Description of the task — Once the line with "Розовая кухня из" is found in the data, output it and each following line exactly, up to and including the line with "Théière en fonte", and nothing before or after.

Records shown —
#####
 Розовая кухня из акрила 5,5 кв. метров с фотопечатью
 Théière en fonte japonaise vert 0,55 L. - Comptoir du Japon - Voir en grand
#####
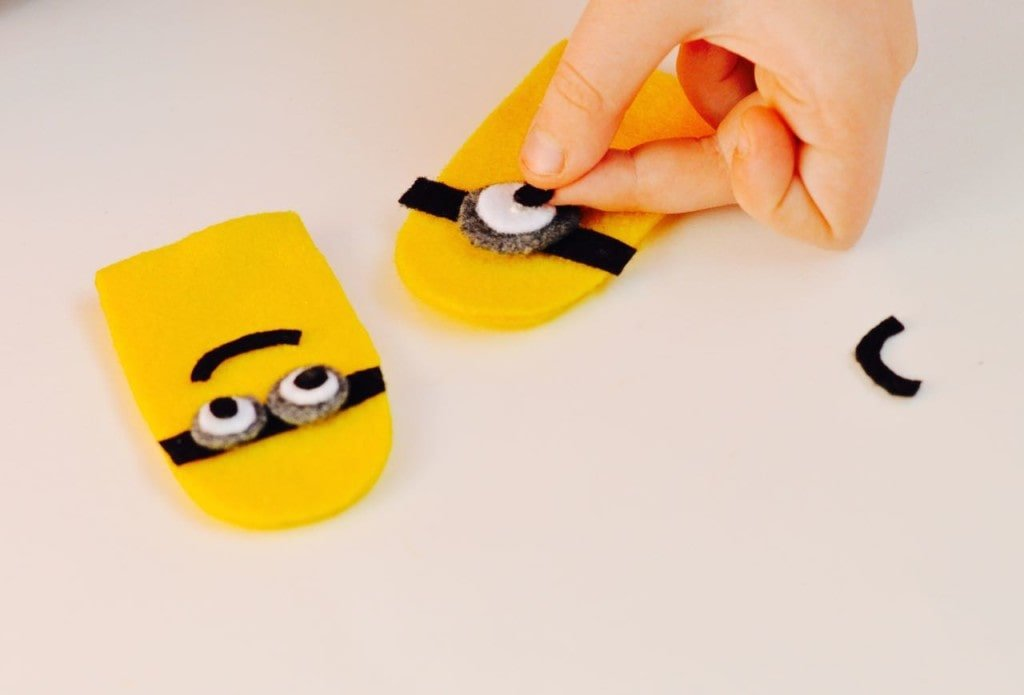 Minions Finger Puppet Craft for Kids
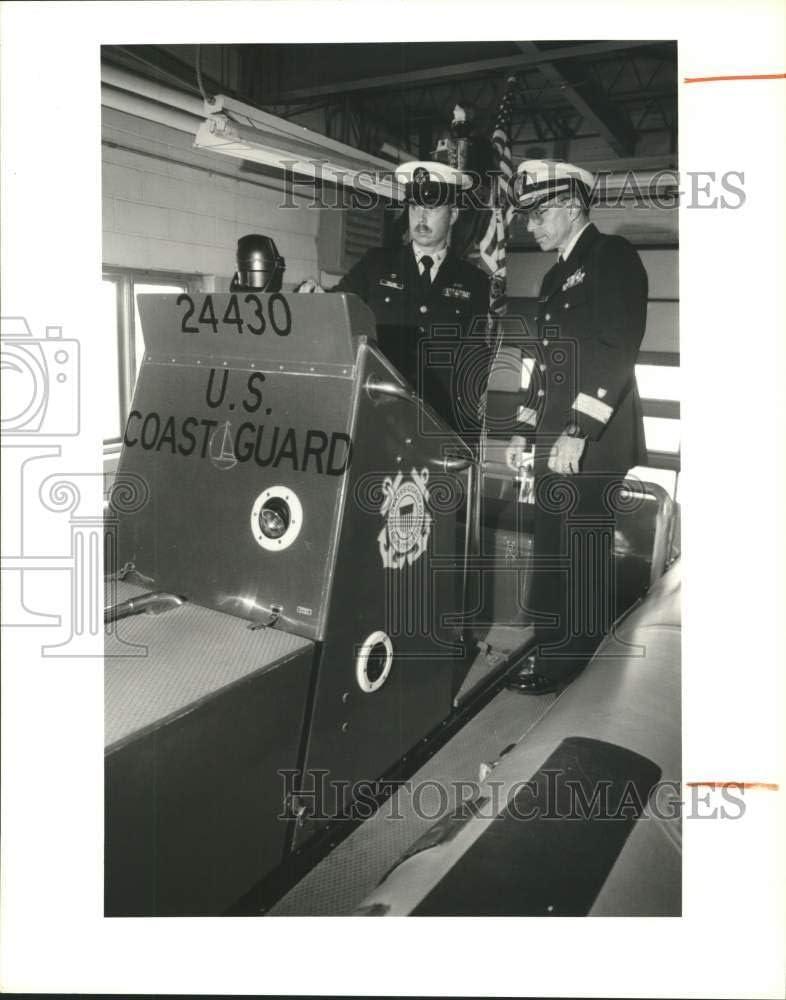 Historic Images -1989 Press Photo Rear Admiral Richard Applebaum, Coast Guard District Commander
#####
Solved problem —
 Розовая кухня из акрила 5,5 кв. метров с фотопечатью
 Théière en fonte japonaise vert 0,55 L. - Comptoir du Japon - Voir en grand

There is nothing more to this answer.